He said the points-based system introduced by Labour, in which would-be settlers are assessed on the skills they offer, was a good start but Mr Cameron needed to go further.

In 2009 the net inflow to the UK of non-EU migrants was 196,000. The coalition has pledged to cap those numbers but has yet to state a figure.

Mr Boles said new arrivals should be required to pay a surety before their visas are stamped.
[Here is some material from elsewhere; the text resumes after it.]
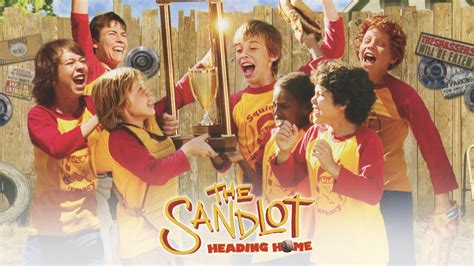 Watch The Sandlot Heading Home 2007 Full Movie Online Plex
He told the Sunday Express the figure would vary depending on the migrant’s skills but a typical sum could be about £5,000.

He said in his book that the Government would repay it once the individual had paid income tax, either for a specified number of years or an amount “several times” the value of the deposit.

Mr Boles said the surety would be forfeited if he or she committed a crime or failed to pay any income tax for “say three years”.

He said the deposit would “go a long way to satisfy the essentially fair-minded British people that their generosity was not being abused” and ensure that “migrants are paying their way and not taking the rest of us for a ride”.

The MP for Grantham in Lincolnshire, which has seen large numbers of eastern European labourers arrive to work on farms, said people were concerned about the way some EU migrants abused the system, for example by claiming benefits for children who did not even live in the UK.

He added: “We should pass legislation to restrict social housing to people who have been resident in the UK for at least five years, so that the right to social housing becomes something that you earn after a sustained commitment to British society.”

As well as those short-term measures, Mr Boles said there needed to be a longer term cultural shift so that there was a reassertion of British values.